With proof of actual injury not required for a TCCWNA claim, plaintiff class action law firms have filed an increasing number of putative class actions based upon the statute. In the past year, approximately forty class actions have been filed alleging violations of the TCCWNA against such businesses as Wal-Mart, Target, TOYS ‘R’ US, Burlington Coat Factory, Bed Bath & Beyond, the New Jersey Devils and others. The sudden onslaught of cases has left the courts divided on the requirements for liability under the statute as well as the criteria for class certification.
In late July 2016, the New Jersey Supreme Court granted leave to appeal in two related cases – Dugan v. TGI Fridays, Inc. and Bozzi v. OSI Restaurant Partners, LLC – involving class certification criteria for TCCWNA claims based upon the omission of drink prices on restaurant menus. In Dugan, New Jersey’s intermediate appellate court in March 2016 reversed the trial court and concluded that the putative class plaintiffs failed to meet the class action “predominance” requirement because “individualized inquiries” would be required to determine whether, for example, “each class member was handed a menu that lacked beverage pricing.” 135 A.3d 1003, 1014 (N.J. Super. Ct. App. Div. 2016), petition for leave to appeal granted, A-92-15, No. 077567 (N.J. July 26, 2016). Therefore, the Court concluded that plaintiffs failed to “establish that issues of fact common to the members of the class predominate over issues that only affect individual class members.”
Despite apparently similar facts, in the earlier case Bozzi v. OSI Restaurant Partners, LLC, a different appellate panel came to the opposite conclusion, declining to grant a restaurant chain’s appeal from the trial court’s ruling certifying a class of plaintiffs alleging violations of the TCCWNA resulting from drink menus without prices. No. L-001324-11 (N.J. Super. Ct. Law Div. Dec. 16, 2011), petition for leave to appeal granted, A-92-15, No. 077556 (N.J. July 26, 2016).

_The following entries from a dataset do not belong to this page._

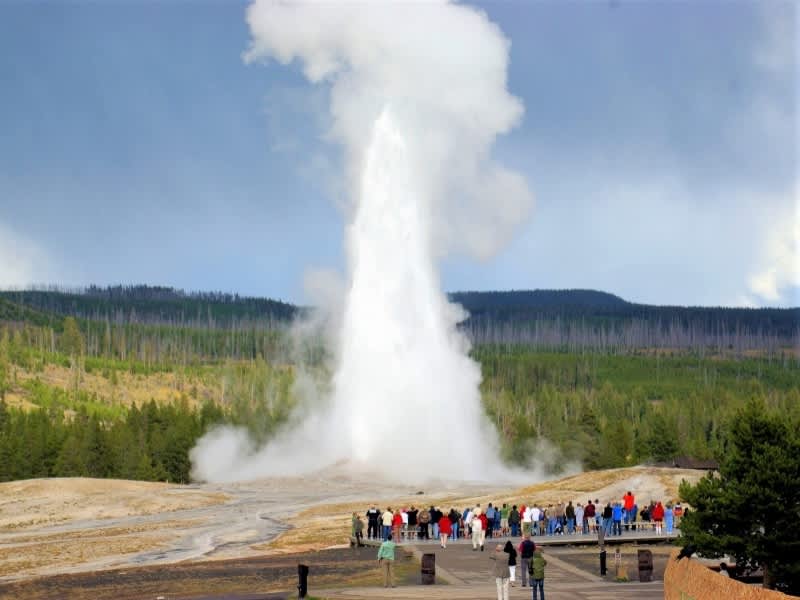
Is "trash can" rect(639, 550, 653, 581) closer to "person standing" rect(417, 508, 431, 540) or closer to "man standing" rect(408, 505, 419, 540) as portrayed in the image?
"person standing" rect(417, 508, 431, 540)

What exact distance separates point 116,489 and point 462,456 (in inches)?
1043

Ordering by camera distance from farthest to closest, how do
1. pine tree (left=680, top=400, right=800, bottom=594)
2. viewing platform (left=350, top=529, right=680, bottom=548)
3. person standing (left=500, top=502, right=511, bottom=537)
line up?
1. person standing (left=500, top=502, right=511, bottom=537)
2. viewing platform (left=350, top=529, right=680, bottom=548)
3. pine tree (left=680, top=400, right=800, bottom=594)

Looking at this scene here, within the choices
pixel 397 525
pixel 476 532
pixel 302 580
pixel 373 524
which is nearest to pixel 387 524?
pixel 397 525

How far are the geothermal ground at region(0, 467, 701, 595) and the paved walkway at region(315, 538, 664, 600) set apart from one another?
11.5 m

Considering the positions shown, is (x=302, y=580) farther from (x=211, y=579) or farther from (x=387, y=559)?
(x=211, y=579)

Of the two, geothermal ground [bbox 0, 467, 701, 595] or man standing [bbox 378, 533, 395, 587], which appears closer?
man standing [bbox 378, 533, 395, 587]

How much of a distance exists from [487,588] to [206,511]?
40128mm

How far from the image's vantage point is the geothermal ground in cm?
4797

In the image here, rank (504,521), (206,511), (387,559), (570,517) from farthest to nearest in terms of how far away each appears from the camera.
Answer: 1. (206,511)
2. (504,521)
3. (570,517)
4. (387,559)

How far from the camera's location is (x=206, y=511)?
226 ft

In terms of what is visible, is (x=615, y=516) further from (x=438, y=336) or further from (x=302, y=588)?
(x=438, y=336)

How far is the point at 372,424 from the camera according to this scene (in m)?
94.2

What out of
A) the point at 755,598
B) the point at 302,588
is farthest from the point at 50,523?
the point at 755,598

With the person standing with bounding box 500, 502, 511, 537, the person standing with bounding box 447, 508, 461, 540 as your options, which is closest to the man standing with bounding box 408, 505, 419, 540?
the person standing with bounding box 447, 508, 461, 540
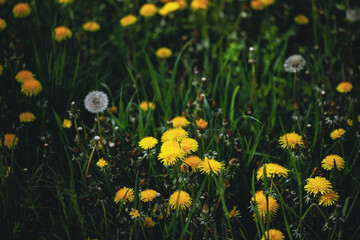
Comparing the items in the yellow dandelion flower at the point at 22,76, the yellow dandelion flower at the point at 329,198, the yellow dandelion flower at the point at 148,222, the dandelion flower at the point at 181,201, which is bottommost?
the yellow dandelion flower at the point at 148,222

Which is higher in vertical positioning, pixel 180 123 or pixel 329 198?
pixel 180 123

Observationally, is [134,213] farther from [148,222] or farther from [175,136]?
[175,136]

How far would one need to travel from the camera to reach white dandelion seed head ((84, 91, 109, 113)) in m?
1.78

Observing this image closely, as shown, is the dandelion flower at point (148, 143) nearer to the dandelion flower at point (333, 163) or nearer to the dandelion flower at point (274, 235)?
the dandelion flower at point (274, 235)

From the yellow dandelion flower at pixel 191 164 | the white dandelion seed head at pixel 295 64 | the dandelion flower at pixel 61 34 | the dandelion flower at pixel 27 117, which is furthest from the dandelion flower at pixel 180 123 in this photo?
the dandelion flower at pixel 61 34

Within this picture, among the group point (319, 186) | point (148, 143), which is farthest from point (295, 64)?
point (148, 143)

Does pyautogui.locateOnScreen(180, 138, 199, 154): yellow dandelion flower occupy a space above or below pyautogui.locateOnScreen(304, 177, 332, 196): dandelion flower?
above

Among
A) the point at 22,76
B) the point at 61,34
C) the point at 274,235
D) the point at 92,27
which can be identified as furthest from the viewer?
the point at 92,27

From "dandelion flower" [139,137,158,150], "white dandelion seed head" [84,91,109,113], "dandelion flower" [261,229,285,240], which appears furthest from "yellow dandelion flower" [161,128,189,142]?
"dandelion flower" [261,229,285,240]

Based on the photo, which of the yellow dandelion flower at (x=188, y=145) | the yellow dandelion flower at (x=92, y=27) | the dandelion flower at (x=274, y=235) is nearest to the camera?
the dandelion flower at (x=274, y=235)

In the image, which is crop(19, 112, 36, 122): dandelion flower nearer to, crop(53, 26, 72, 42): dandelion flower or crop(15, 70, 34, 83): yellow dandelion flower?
crop(15, 70, 34, 83): yellow dandelion flower

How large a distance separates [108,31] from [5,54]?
1136mm

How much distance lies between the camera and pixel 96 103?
70.6 inches

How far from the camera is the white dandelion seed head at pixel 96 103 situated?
1780mm
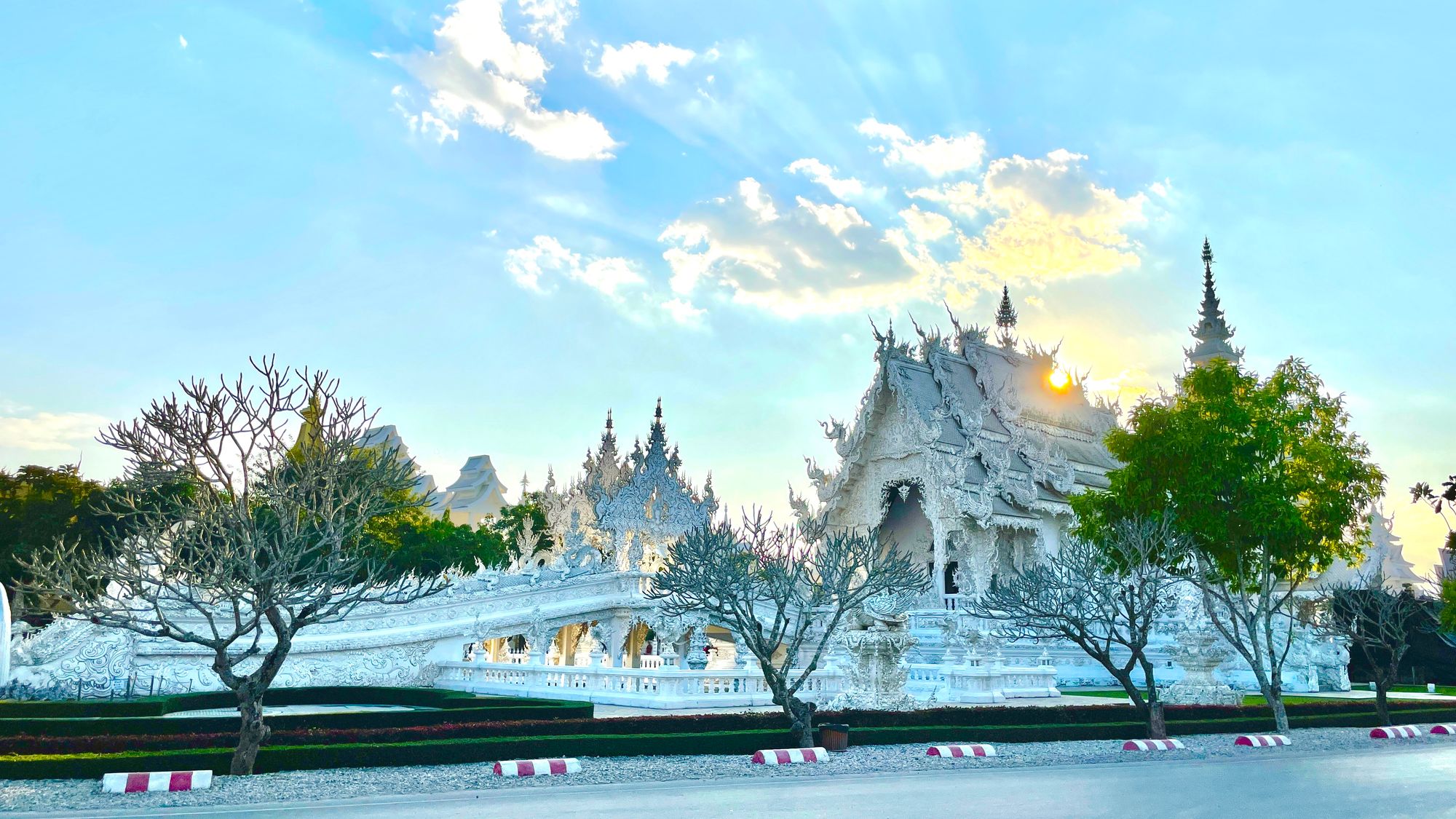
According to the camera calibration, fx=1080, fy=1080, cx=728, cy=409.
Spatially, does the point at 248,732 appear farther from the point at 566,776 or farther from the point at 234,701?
the point at 234,701

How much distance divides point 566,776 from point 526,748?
1360 millimetres

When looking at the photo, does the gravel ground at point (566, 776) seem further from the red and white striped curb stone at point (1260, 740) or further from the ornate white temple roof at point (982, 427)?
the ornate white temple roof at point (982, 427)

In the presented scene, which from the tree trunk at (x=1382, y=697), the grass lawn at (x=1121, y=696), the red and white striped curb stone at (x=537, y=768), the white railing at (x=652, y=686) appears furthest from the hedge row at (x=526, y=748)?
the grass lawn at (x=1121, y=696)

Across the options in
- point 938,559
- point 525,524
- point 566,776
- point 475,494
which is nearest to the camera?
point 566,776

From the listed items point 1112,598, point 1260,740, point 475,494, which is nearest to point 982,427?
point 1112,598

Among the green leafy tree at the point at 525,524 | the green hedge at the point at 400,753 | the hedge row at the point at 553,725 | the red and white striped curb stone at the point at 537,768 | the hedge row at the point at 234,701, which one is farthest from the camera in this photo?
the green leafy tree at the point at 525,524

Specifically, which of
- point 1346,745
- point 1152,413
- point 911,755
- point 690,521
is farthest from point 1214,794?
point 690,521

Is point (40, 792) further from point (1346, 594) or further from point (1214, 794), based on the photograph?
point (1346, 594)

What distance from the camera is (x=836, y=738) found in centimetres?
1373

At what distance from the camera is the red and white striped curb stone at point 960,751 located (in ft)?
44.0

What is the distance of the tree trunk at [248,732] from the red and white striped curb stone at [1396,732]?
1692 cm

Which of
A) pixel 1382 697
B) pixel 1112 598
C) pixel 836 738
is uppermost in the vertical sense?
pixel 1112 598

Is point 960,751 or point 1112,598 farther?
point 1112,598

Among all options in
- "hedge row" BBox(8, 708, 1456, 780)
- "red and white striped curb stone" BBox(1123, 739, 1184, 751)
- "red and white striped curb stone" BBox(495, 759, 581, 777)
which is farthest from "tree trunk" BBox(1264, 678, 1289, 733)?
"red and white striped curb stone" BBox(495, 759, 581, 777)
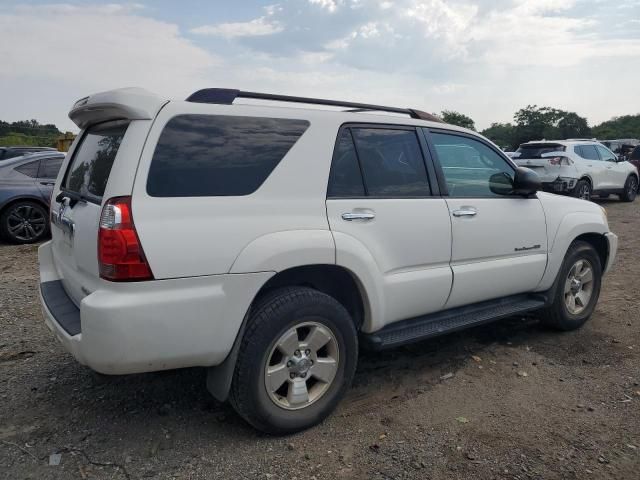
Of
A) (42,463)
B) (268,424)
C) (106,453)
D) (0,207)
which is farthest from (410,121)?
(0,207)

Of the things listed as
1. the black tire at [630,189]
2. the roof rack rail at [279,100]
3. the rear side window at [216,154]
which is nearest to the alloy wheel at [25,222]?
the roof rack rail at [279,100]

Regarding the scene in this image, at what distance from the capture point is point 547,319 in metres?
4.61

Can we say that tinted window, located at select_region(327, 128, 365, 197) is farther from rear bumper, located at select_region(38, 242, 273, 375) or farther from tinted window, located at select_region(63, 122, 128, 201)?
tinted window, located at select_region(63, 122, 128, 201)

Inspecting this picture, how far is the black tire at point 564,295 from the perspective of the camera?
452 cm

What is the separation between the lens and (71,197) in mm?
Result: 3133

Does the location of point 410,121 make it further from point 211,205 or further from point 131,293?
point 131,293

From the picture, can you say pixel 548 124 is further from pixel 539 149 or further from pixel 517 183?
pixel 517 183

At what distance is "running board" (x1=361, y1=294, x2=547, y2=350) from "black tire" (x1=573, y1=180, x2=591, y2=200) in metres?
9.63

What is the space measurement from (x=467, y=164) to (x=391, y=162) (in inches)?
31.9

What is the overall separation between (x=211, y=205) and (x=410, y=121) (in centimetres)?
168

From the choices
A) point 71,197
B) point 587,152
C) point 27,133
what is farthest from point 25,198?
point 27,133

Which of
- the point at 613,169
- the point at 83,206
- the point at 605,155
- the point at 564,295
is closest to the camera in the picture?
the point at 83,206

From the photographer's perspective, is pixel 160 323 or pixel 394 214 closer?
pixel 160 323

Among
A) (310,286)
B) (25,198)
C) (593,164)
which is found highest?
(593,164)
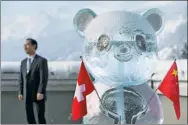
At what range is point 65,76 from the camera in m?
2.98

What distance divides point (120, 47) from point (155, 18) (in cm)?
43

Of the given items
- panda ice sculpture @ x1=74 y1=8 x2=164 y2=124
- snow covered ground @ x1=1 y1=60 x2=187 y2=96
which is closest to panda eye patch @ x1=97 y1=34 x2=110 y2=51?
panda ice sculpture @ x1=74 y1=8 x2=164 y2=124

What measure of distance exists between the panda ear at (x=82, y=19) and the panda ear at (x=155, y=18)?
39 centimetres

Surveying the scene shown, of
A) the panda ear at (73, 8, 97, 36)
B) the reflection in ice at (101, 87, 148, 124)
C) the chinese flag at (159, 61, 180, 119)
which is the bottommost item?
the reflection in ice at (101, 87, 148, 124)

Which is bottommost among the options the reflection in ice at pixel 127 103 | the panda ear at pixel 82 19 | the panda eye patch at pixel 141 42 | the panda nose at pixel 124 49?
the reflection in ice at pixel 127 103

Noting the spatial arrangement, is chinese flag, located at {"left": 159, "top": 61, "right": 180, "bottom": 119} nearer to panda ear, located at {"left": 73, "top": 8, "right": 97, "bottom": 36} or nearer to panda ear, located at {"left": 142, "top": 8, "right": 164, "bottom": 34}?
panda ear, located at {"left": 142, "top": 8, "right": 164, "bottom": 34}

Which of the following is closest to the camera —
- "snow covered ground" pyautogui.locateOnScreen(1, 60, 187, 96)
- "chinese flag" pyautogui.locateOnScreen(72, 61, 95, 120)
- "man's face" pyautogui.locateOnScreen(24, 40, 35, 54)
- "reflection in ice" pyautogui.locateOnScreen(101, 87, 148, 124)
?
"chinese flag" pyautogui.locateOnScreen(72, 61, 95, 120)

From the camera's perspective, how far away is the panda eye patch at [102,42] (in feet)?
7.56

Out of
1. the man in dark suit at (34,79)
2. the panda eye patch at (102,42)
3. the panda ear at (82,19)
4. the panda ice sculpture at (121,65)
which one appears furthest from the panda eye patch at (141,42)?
the man in dark suit at (34,79)

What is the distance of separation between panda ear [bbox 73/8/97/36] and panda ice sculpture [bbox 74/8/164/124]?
3.0 inches

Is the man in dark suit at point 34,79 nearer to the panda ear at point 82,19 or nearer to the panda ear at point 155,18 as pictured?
the panda ear at point 82,19

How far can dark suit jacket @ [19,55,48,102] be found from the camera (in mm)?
2404

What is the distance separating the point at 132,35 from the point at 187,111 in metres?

Faced with opposite outcomes in these similar TCCWNA class action cases, the New Jersey Supreme Court is now poised to address whether “class certification [is] appropriate . . . where plaintiffs allege that defendant violated the [CFA] and the [TCCWNA] by failing to include drink prices on its menu.” The Supreme Court’s decision in these two appeals will be significant for businesses operating in New Jersey, as it is likely to provide guidance about the criteria for class certification in TCCWNA actions and shape TCCWNA jurisprudence generally.